• BEREITGESTELLTER AUSZUG:

★ ★ ★

1831 - Alexander Burnes
Treffen mit Ranjit Singh
Lahore, Pakistan
Als wir in den ersten Schlosshof kamen, wurden wir von Raja Dihan Singh empfangen, einem schönen Mann von kriegerischen Aussehen und bepanzert, der uns zur Pforte des Palastes führte. Während ich mich an der Schwelle bückte, um meine Schuhe dort abzulegen, fand ich mich plötzlich in einer engen Umarmung eines winzig kleinen, ältlich aussehenden Mannes, des großen Maharaja Ranjit Singh. Er war von zwei seiner Söhne begleitet, die mich ebenfalls umarmten, worauf der Maharaja mich bei der Hand in das Innere seines Hofes führte. Unser Empfang war von der ausgezeichnesten Art, und der Maharaja war, um uns eine besondere Ehre zu erzeigen, so weit entgegen gekommen. Wir erhielten unsere Plätze auf silbernen Stühlen vor Seiner Hoheit. Der Maharaja machte verschiedene komplimentartige Bemerkungen, fragte insbesondere nach dem Befinden Seiner Majestät des Königs von Großbritannien. Nachdem wir eine kleine Weile da gesessen hatten, zeigte ich Seiner Hoheit an, dass ich nach Lahore wohlbehalten fünf Pferde mitgebracht habe, die Seine Allergnädigste Majestät der König von England in Anbetracht der zwischen den beiden Staaten bestehenden freundschaftlichen und einträchtigen Verhältnisse für ihn bestimmt habe, und außerdem einen Wagen von Seiner Hochgeboren dem Generalgouverneur von Indien als ein Zeichen der Hochachtung Seiner Herrlichkeit. Ich setzte sodann hinzu, dass die Pferde von einem höchst freundschaftlichen Schreiben vonseiten des Ministers Seiner Majestät für die Indischen Angelegenheiten - das ich in einem mit dem Wappen von England versiegelten Beutel aus Goldstoff in der Hand hielt - begleitet seien. Auf diese Erklärung standen der Maharaja und sein Hof und wir selbst auf und seine Hoheit nahm den Brief entgegen und berührte seine Stirn mit dem Siegel.

★ ★ ★

• BEREITGESTELLTE DATEN:
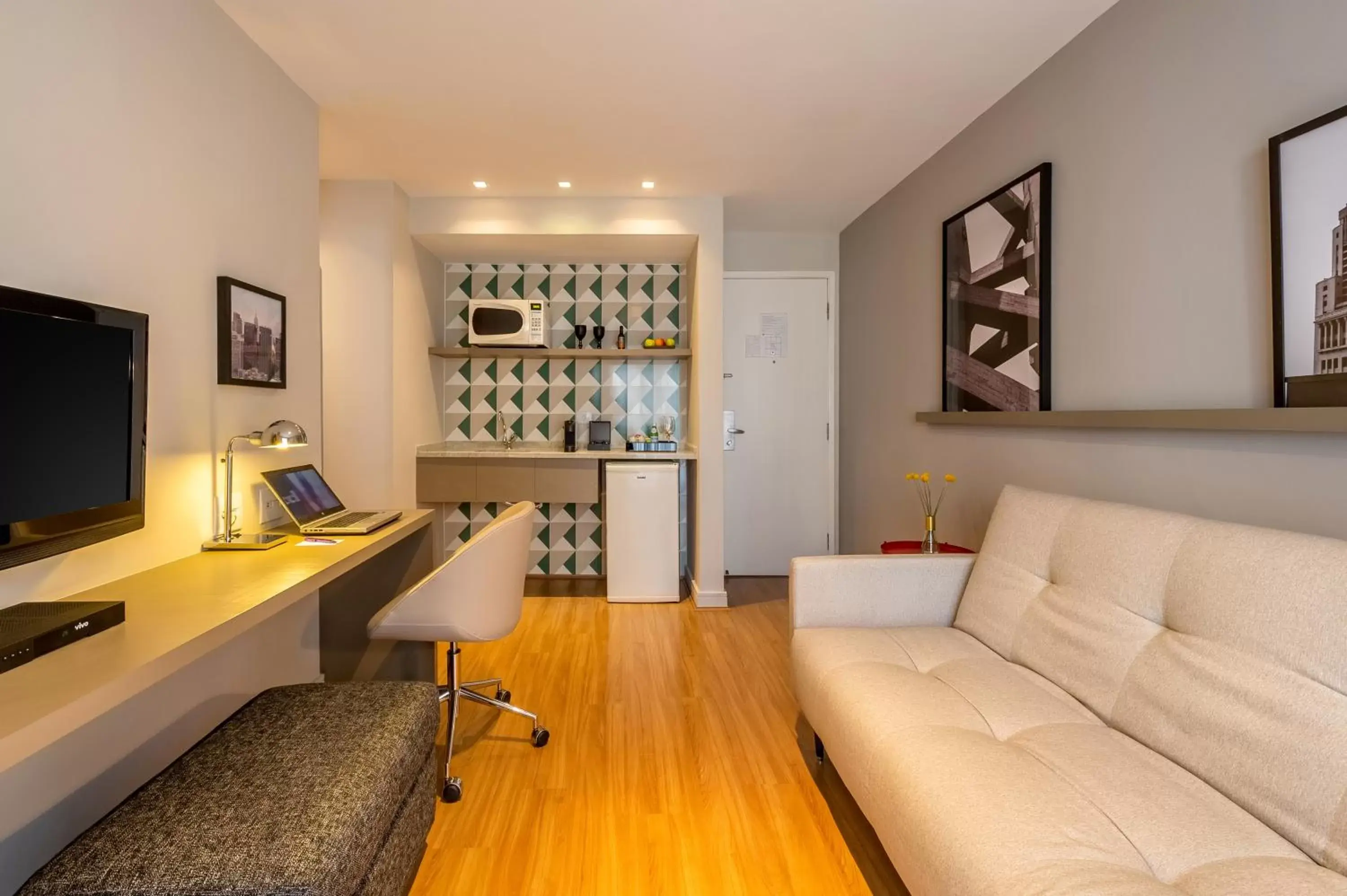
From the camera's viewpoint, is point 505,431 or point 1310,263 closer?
point 1310,263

★ ★ ★

• AUFGABEN:
**a)** Erklären Sie in ein bis drei Sätzen, warum der König von England laut dem Auszug die fünf Pferde für den Maharaja bestimmt hatte.
**b)** Worauf nahmen die Gäste laut dem Auszug vor Seiner Hoheit Platz?
**c)** Fassen Sie den Absatz, der mit „Als wir in den ersten Schlosshof kamen“ beginnt, in einer kurzen Liste zusammen, ohne die wichtigsten Tatsachen des Auszugs wegzulassen.
Die Daten stammen aus einer anderen Quelle als der Auszug.

• ANTWORTEN:
**a)** Der König von England hatte die fünf Pferde in Anbetracht der freundschaftlichen und einträchtigen Verhältnisse zwischen den beiden Staaten für Ranjit Singh bestimmt.

**b)** Sie nahmen auf silbernen Stühlen Platz.

**c)**
- Im ersten Schlosshof empfängt Raja Dihan Singh die Gäste. Er ist gepanzert und führt sie zur Pforte des Palastes.
- An der Schwelle wird der Ich-Erzähler beim Ablegen der Schuhe von Maharaja Ranjit Singh umarmt, der klein und ältlich aussieht.
- Auch zwei Söhne des Maharajas umarmen ihn. Danach führt der Maharaja ihn an der Hand in den Hof.
- Der Maharaja ist den Gästen als besondere Ehre weit entgegengekommen.
- Die Gäste sitzen auf silbernen Stühlen vor dem Maharaja. Er macht Komplimente und fragt nach dem Befinden des Königs von Großbritannien.
- Der Ich-Erzähler kündigt als Geschenke fünf Pferde vom König von England und einen Wagen vom Generalgouverneur von Indien an.
- Zu den Pferden gehört ein freundschaftliches Schreiben des Ministers für die Indischen Angelegenheiten. Es steckt in einem Beutel aus Goldstoff, der mit dem Wappen von England versiegelt ist.
- Alle stehen auf. Der Maharaja nimmt den Brief entgegen und berührt mit dem Siegel seine Stirn.